• [Exercise aim]
Rewrite the listing below, replacing every instance of "scene" with "image" and keeping everything else the same. Leave the pictures out.

[start Raw data]

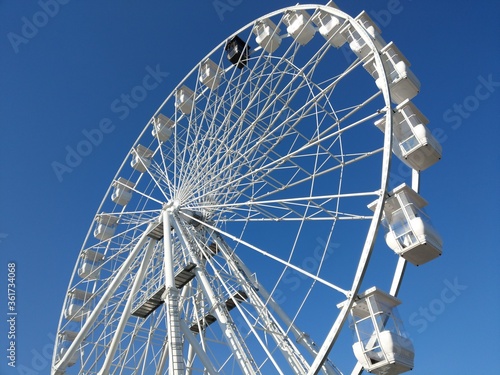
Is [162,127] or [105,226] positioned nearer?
[162,127]

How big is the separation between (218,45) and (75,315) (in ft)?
35.0

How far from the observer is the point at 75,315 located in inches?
666

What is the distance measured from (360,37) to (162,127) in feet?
28.3

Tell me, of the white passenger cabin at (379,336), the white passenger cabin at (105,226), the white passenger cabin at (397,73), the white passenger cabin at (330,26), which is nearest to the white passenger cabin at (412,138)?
the white passenger cabin at (397,73)

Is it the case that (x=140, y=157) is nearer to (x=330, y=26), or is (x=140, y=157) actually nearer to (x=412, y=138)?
(x=330, y=26)

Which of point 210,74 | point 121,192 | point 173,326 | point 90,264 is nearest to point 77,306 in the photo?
point 90,264

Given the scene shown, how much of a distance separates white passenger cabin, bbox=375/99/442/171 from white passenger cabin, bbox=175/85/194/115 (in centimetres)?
831

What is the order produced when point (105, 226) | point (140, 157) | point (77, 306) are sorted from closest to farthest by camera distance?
point (77, 306) → point (140, 157) → point (105, 226)

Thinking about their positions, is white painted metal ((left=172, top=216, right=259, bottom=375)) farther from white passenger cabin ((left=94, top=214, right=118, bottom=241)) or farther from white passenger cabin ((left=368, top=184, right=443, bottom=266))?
white passenger cabin ((left=94, top=214, right=118, bottom=241))

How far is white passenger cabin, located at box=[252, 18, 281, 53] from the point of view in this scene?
543 inches

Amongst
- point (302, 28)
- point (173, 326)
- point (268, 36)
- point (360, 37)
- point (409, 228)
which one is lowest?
point (173, 326)

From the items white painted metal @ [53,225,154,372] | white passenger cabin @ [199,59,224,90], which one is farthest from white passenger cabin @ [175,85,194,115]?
white painted metal @ [53,225,154,372]

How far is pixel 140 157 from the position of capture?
57.8 ft

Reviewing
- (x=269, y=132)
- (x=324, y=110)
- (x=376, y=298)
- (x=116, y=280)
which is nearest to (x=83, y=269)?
(x=116, y=280)
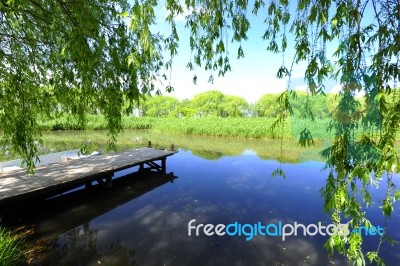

[end Raw data]

• [Written answer]
Is [162,127] or [105,226] positioned nearer?
[162,127]

How big is the separation between (218,45) and (75,315) (in ft)?
35.0

How far from the observer is the point at 75,315 located in inches?
666

What is the distance measured from (360,37) to (162,127) in feet?
28.3

Tell me, of the white passenger cabin at (379,336), the white passenger cabin at (105,226), the white passenger cabin at (397,73), the white passenger cabin at (330,26), which is nearest to the white passenger cabin at (412,138)?
the white passenger cabin at (397,73)

Is it the case that (x=140, y=157) is nearer to (x=330, y=26), or is (x=140, y=157) actually nearer to (x=412, y=138)?
(x=330, y=26)

Which of point 210,74 | point 121,192 | point 173,326 | point 90,264 is nearest to point 77,306 in the photo?
point 90,264

Given the image shown, how much of a distance separates white passenger cabin, bbox=375/99/442/171 from white passenger cabin, bbox=175/85/194/115 (in centimetres)?
831

What is the order produced when point (105, 226) | point (140, 157) | point (77, 306) are sorted from closest to farthest by camera distance?
point (77, 306) → point (140, 157) → point (105, 226)

Thinking about their positions, is white painted metal ((left=172, top=216, right=259, bottom=375)) farther from white passenger cabin ((left=94, top=214, right=118, bottom=241)) or farther from white passenger cabin ((left=368, top=184, right=443, bottom=266))?
white passenger cabin ((left=94, top=214, right=118, bottom=241))

How far is white passenger cabin, located at box=[252, 18, 281, 53] from the point of view in this image?
543 inches

Amongst
- point (302, 28)
- point (173, 326)
- point (268, 36)
- point (360, 37)
- point (409, 228)
which one is lowest?
point (173, 326)

From the items white painted metal @ [53,225,154,372] | white passenger cabin @ [199,59,224,90], which one is farthest from white passenger cabin @ [175,85,194,115]?
white painted metal @ [53,225,154,372]

How far is pixel 140 157 from the position of capture?
57.8 ft

Reviewing
- (x=269, y=132)
- (x=324, y=110)
- (x=376, y=298)
- (x=116, y=280)
which is nearest to (x=83, y=269)?
(x=116, y=280)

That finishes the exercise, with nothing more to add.